Advisor Voices: Certain Uncertainty
16 May 2019
A dozen years ago or so, when I worked for a major investment consultant, one of my colleagues criticized an investment team for not knowing what they did not know. I had to think about this for a long time, because how can you know something that you do not know? This notion has come back to me recently when thinking about the trade situation with China, because the eventual outcome is something I know that I do not know.
President Trump’s May 5th increase in tariffs from 10% to 25% on $200 billion of goods came as a surprise to the markets, which had rallied considerably this year. The rally was, in part, due to optimism around a trade agreement. Those hopes were further dashed on May 13th, as China retaliated with tariffs as high as 25% on $60 billion in U.S. goods, sending global markets lower. Both sides have seemingly dug in their feet, with the U.S. saying it could impose a 25% tariff on the remaining $325 billion in Chinese exports.

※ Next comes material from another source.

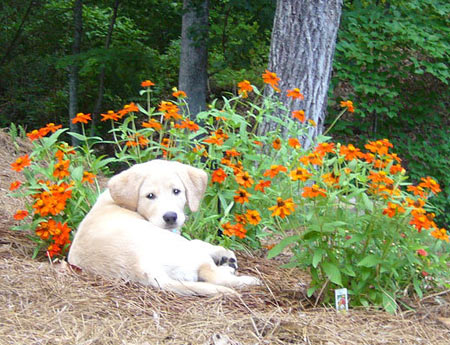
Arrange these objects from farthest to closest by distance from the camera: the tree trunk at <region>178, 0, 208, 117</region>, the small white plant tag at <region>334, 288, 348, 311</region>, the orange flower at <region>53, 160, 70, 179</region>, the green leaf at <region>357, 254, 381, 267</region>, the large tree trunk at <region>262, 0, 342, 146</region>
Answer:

The trade war has been a popular issue among voters/consumers. However, the first $50 billion in tariffs did not directly affect consumer goods. The next $200 billion, which were first taxed at 10%, affected only 31% of consumer goods. Not only will consumers start to feel the effects of tariffs now that those will be taxed at 25%, but more than half of the remaining exports are consumer goods. How popular will tariffs be with voters when they go toy shopping this holiday season?
Source: Peterson Institute of International Economics
So what are the potential outcomes? One outcome could have the two sides take a step back, allowing Donald Trump and Xi Jinping to have a productive conversation at the G-20 meeting on June 28th. Another option could see trade negotiations continue to drag on or the trade war become more permanent. The later outcome would certainly be more damaging to China in terms of its effect on GDP since exports to the U.S. are more significant than our exports to them. However, higher tariffs will mean higher prices for U.S. consumers, which could affect spending and increase inflation. With uncertainty around consumer demand and supply chains, businesses may not invest as much in their companies, which could slow growth.
So what is certain? The trade wars have contributed to slower global growth and escalating them will only dampen global GDP further. The Chinese government has a long-term view (Xi has no term limits) and the ability to provide economic stimulus, while politicians in the U.S. will want their voters happy with the 2020 election year coming up. Neither side wants to appear to bend or see their economy break. Hopefully, the more optimistic outcome will prevail and the second half of the year can be trade-tension free. Will it? I am certain that I do not know.